I some times go to my local bait shop and pick up some minnows.


----------



## NegativeSpin (Aug 1, 2007)

If you live by the ocean go to a bait and tackle shop and pick up some killies or spearing. Since they are salt water keep them separate and only throw in what you think your fish will eat.


----------



## angeli697 (Jul 5, 2007)

joedizzlempls said:


> convicts that you breed yourself or purchase and quarantine for a lengthy amount of time before feeding... nothing is 100% guaranteed to be safe tho


i try feeding my piranhas some black/blue colored convicts and they jsut become friends in the tank, but when i feeding them some bluegill or somethin, they'll eat that. convicts are the only fish that they'll leave alone....confused...


----------



## smithgrind_who (Mar 26, 2004)

I have a 29 gallon tank set-up for feeders, and I mostly get Platty from the LFS. They cost around $1.50-$2.00USD and never had any problems with them.


----------



## Ba20 (Jan 29, 2003)

Any fish that you feed should be quarantined whether you buy it or catch it.


----------



## -NBKK- (Jun 22, 2007)

Ja said:


> I some times go to my local bait shop and pick up some minnows.


 I'm surprised you do that....... Do you really see nothing wrong with that ????

Anyways best live feeders ( in my opinion ) are crayfish. simple, healthy and usually done in one bite. Cant go wrong. Also crickets and earth worms are great.


----------



## Ja'eh (Jan 8, 2007)

-NBKK- said:


> I some times go to my local bait shop and pick up some minnows.

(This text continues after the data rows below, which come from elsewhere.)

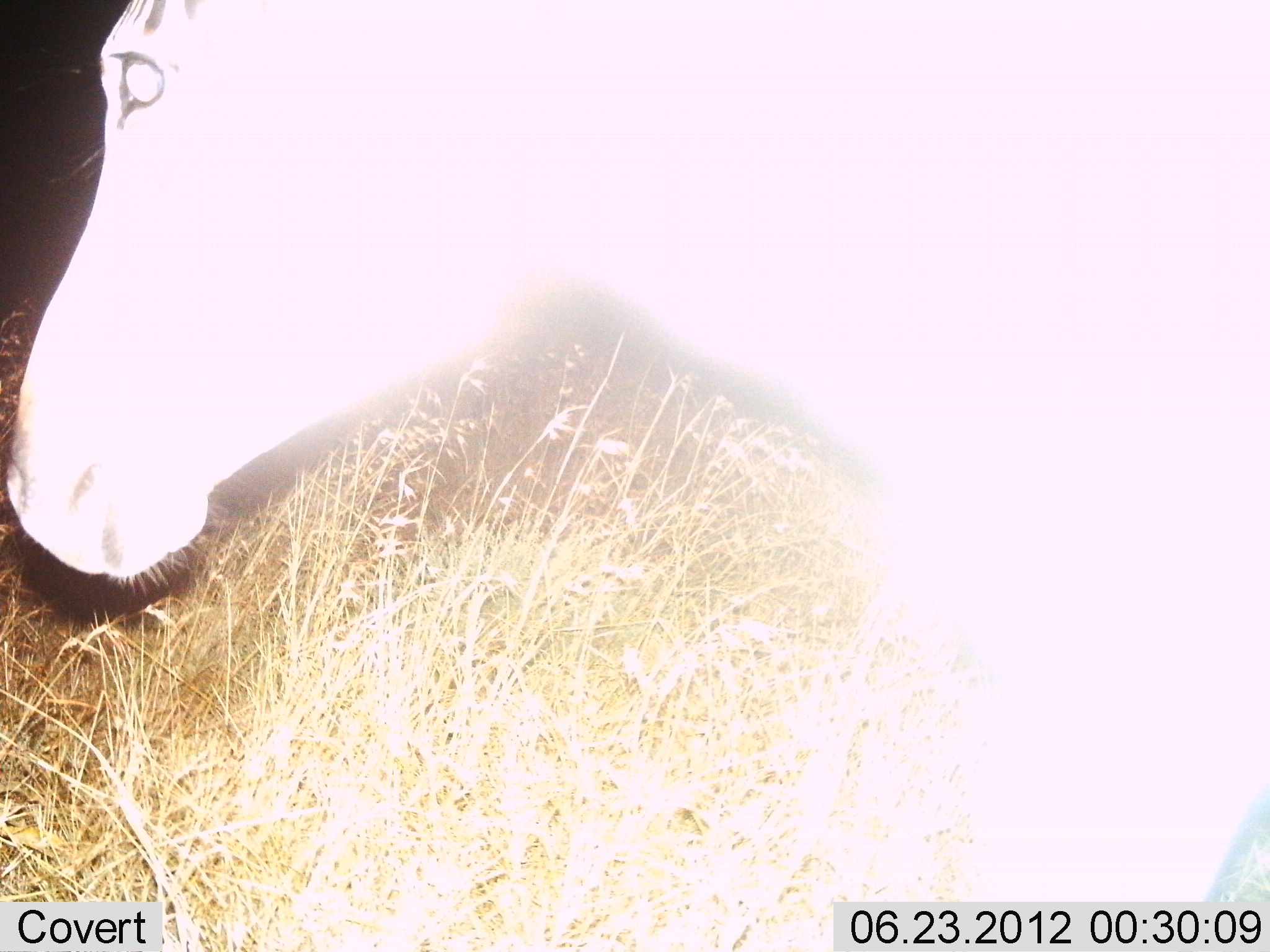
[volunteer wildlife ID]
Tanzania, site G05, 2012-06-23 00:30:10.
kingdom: Animalia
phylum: Chordata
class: Mammalia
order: Perissodactyla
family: Equidae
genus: Equus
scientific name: Equus quagga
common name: plains zebra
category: zebra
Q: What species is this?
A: Zebra (plains zebra) (Equus quagga).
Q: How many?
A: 1.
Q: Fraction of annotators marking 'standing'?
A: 50%.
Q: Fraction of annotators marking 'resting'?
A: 0%.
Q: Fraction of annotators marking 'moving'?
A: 60%.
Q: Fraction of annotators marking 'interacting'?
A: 0%.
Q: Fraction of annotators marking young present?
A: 0%.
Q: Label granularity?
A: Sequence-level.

 I'm surprised you do that....... Do you really see nothing wrong with that ????

Anyways best live feeders ( in my opinion ) are crayfish. simple, healthy and usually done in one bite. Cant go wrong. Also crickets and earth worms are great.
[/quote]
Where I get them from is a good source and I quarantine them befor I feed them to my piranhas. If you want to look at it that way than any live food poses a risk and when I say minnows I'm saying that because the fish are small and I'm not sure as to what they are, I was told once but I can't remember. The store owner has a mixed shoal of pygos and he'll only use bait fish and absolutely nothing from a lfs.


----------



## -NBKK- (Jun 22, 2007)

i guess everywhere is different, but my bait shop has worse holding tanks then the lfs, dirty water dead one........ just a breeding ground for something not nice to come along.
the turn over there is great so he hardly cleans the thing out.

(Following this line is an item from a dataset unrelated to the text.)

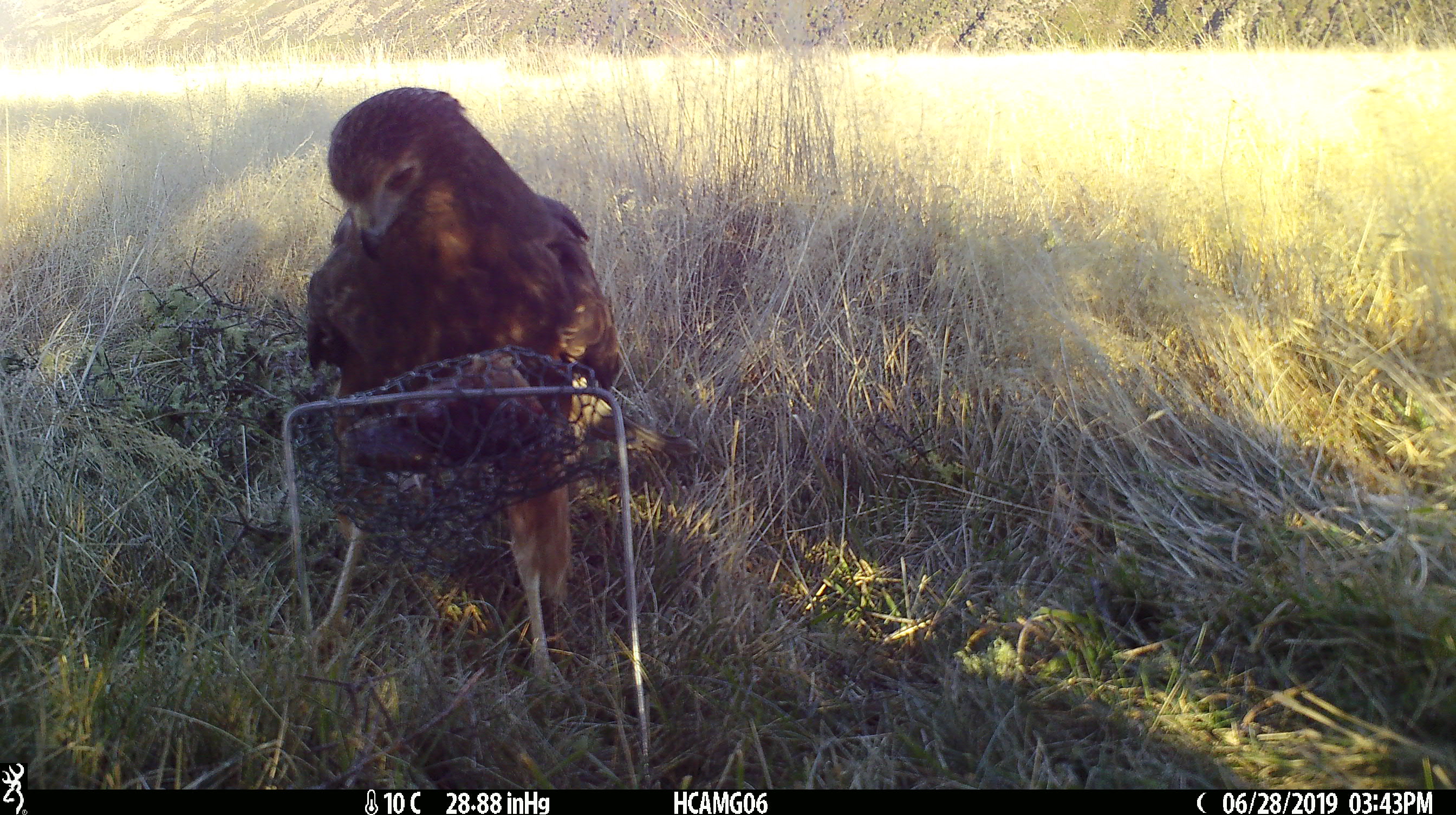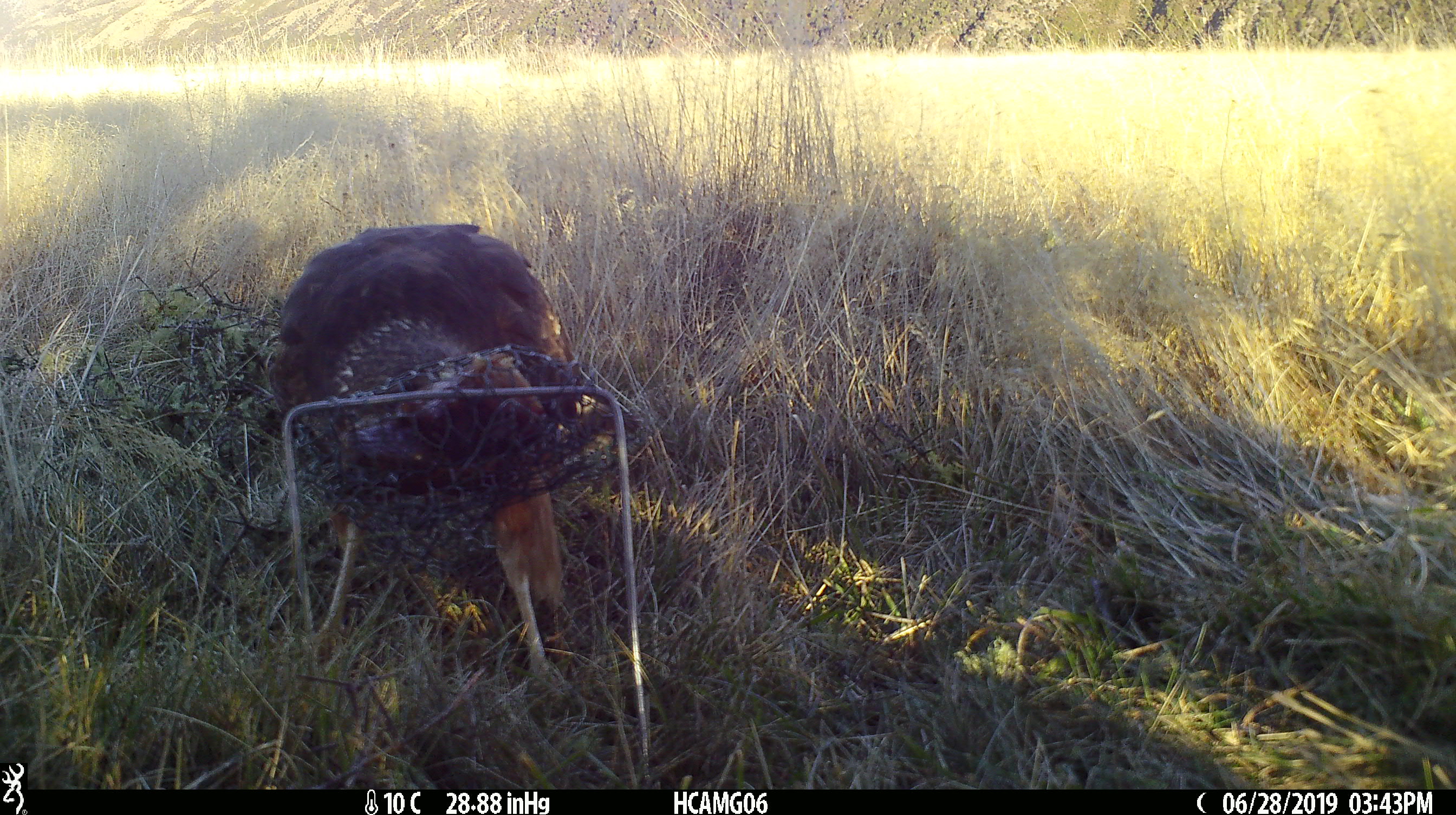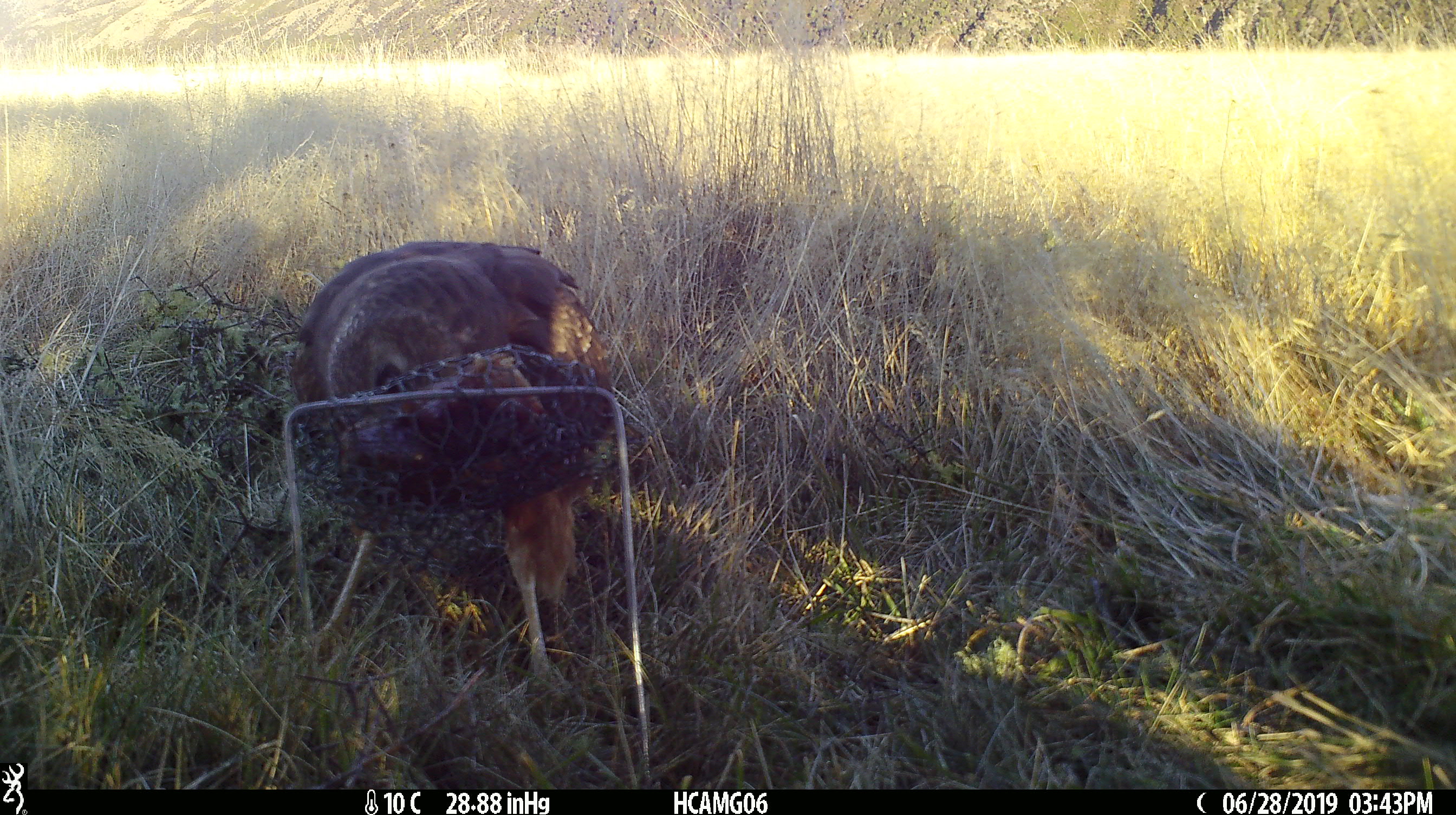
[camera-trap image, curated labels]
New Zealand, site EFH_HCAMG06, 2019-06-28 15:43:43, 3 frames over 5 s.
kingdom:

You do have a point, any live feeder is a risk, but i find environments like bait shops are worse.


----------



## Ja'eh (Jan 8, 2007)

-NBKK- said:


> i guess everywhere is different, but my bait shop has worse holding tanks then the lfs, dirty water dead one........ just a breeding ground for something not nice to come along.
> the turn over there is great so he hardly cleans the thing out.
> 
> You do have a point, any live feeder is a risk, but i find environments like bait shops are worse.


My guy's shop is really clean and professional it's the only one where I'll buy feeders from on occasion.


----------



## Wide_Eyed_Wanderer (Aug 22, 2006)

I usually just pick up one of the more expensive fish for a feeder like a tiger barb or an angel and sometimes a gourami. I guess because they arent all grouped together in the hundreds they will be less chance for disease.


----------



## Dorkhedeos (May 8, 2007)

Wont crayfish damage the Ps teeth?


----------



## -NBKK- (Jun 22, 2007)

Not at all. And if it does, which is unlikely, they shed there teeth often so i see no problem with it. when my red bellys eat crayfish they only eat the tail and the inside of the body. The claws, outer body shell and legs are left over.


----------



## TobiasRieper (Mar 14, 2008)

Speaking of crayfish, watch this fahaka chomp one.

video


----------



## Retaks (Apr 6, 2008)

-NBKK- said:


> Not at all. And if it does, which is unlikely, they shed there teeth often so i see no problem with it. when my red bellys eat crayfish they only eat the tail and the inside of the body. The claws, outer body shell and legs are left over.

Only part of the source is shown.